Furthermore to support this view, Master Rowley explained that success fees are simply a percentage of the base costs allowed and if the base costs have been allowed at a proportionate figure, a success fee at a percentage agreed by the parties or allowed by the Court would also be proportionate.
Master Rowley considered that ATE premiums were necessary under the old regime but however conceded that that Courts have become more willing to consider the reasonableness of the figure claimed and will reduce it to a more reasonable figure at assessment.
Master Rowley’s conclusion was that ATE premiums and success fees can be assessed and reduced to a reasonable sum, however they do not form part of the costs to be taken into account when assessing the proportionality of costs.
The decision is in keeping with the thinking of most costs experts but does however go against the reasoning of Master Gordon-Saker in BNM v MGN.
Murrells -v- Cambridge University NHS Foundation Trust (SCCO 17th January 2017)
Master Brown in the matter of Murrells -v- Cambridge University NHS Foundation Trust (SCCO 17th January 2017) agreed with Master Rowley's approach in King v Basildon and choose to follow that over Master Gordon-Saker decision in BNM v MGN.
The matter was again a medical negligence claim which settled for £9,650.00 with costs being claimed in the sum of £140,539.05 + VAT. Following the initial assessment the costs were reduced to £94,076.68, of these costs £61,351.10 were incurred post April 2013.
Master Brown stated in his Judgement “I agree with the decision of Master Rowley in King on this point. I do not accept that additional liabilities are subject to the new test of proportionality or, even if they were, that they should be aggregated with the Claimant’s base costs for the purposes of that test.”
The Judgement provides further details of Master Brown’s reasoning and I urge the reader to consider the same, however they do closely mirror the logic followed by Master Rowley and therefore have not been repeated here.

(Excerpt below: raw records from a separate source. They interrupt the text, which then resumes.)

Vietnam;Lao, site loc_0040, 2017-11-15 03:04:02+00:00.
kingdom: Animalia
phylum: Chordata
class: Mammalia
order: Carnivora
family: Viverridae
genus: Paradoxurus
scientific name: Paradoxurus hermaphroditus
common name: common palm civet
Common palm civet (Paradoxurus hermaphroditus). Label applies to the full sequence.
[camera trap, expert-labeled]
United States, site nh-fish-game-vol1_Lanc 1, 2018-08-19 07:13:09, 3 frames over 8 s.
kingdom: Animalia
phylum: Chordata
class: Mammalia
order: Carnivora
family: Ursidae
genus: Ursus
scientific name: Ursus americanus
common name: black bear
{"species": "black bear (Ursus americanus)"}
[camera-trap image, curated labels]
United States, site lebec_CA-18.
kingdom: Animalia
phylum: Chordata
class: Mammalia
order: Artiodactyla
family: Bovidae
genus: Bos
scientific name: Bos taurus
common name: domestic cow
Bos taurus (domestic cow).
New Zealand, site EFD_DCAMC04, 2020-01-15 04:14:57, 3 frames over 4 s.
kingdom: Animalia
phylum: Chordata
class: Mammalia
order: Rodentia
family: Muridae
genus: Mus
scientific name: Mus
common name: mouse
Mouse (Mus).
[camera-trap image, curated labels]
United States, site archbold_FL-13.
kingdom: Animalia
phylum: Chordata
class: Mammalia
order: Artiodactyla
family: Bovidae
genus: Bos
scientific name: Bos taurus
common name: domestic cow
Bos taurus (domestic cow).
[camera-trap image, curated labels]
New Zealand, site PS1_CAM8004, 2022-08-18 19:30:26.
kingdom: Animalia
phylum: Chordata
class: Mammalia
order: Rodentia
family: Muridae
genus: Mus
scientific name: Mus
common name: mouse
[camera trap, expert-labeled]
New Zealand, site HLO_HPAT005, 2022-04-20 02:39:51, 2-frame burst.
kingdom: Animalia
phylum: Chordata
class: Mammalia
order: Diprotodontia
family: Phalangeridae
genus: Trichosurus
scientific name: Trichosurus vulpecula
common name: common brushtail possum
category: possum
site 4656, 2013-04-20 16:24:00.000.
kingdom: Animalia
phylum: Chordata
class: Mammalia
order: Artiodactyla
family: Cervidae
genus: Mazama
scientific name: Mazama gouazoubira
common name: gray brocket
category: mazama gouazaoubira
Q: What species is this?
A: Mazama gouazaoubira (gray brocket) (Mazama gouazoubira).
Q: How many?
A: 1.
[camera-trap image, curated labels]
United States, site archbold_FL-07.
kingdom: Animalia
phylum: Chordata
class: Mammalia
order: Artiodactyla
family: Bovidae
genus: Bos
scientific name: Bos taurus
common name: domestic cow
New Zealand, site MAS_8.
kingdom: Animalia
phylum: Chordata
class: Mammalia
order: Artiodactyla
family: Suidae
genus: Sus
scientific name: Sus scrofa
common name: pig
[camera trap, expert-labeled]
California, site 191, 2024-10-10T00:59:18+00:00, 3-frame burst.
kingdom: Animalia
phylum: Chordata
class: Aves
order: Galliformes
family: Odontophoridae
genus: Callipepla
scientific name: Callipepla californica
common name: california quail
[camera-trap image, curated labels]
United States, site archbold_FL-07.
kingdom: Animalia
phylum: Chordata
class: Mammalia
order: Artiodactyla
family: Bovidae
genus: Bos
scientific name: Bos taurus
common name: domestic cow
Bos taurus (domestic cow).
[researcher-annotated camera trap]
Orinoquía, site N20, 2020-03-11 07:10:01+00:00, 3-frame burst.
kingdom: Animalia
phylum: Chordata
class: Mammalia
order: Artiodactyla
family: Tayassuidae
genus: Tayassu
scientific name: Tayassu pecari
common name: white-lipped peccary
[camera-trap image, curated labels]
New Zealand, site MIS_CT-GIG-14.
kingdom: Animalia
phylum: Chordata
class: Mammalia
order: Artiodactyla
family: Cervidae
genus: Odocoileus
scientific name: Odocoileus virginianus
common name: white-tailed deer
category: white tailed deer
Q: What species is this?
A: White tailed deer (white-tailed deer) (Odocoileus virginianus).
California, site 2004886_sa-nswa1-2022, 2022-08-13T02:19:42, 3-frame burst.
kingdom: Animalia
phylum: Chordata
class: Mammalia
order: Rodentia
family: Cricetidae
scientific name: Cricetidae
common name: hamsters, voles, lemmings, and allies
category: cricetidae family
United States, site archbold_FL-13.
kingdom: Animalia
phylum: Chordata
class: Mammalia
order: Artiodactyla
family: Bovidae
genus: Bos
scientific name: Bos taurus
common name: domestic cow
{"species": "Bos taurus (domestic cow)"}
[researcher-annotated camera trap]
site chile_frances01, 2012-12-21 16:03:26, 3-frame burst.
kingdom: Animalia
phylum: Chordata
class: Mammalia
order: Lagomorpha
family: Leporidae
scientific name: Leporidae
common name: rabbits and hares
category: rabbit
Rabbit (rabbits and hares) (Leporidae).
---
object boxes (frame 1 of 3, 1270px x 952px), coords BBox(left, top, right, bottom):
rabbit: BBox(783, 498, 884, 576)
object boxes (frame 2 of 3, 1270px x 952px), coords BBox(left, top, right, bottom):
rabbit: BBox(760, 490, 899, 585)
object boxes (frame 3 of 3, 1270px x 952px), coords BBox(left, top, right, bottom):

Following Master Gordon-Saker’s controversial decision last year it appears that other Masters at the SCCO have followed the more traditional view that additional liabilities should not be considered when performing the proportionality test.
The Masters are mostly following the approach of reducing costs to a reasonable sum and then standing back and assessing the proportionality of those costs. It follows that the new definition of costs is not deemed to include either a success fee or ATE premium
However as these are all first instance decisions they are not binding but merely persuasive authorities. This therefore does not resolve any uncertainty into the costs but does provide receiving parties with a persuasive counter argument to paying parties reliance on BNM v MGN.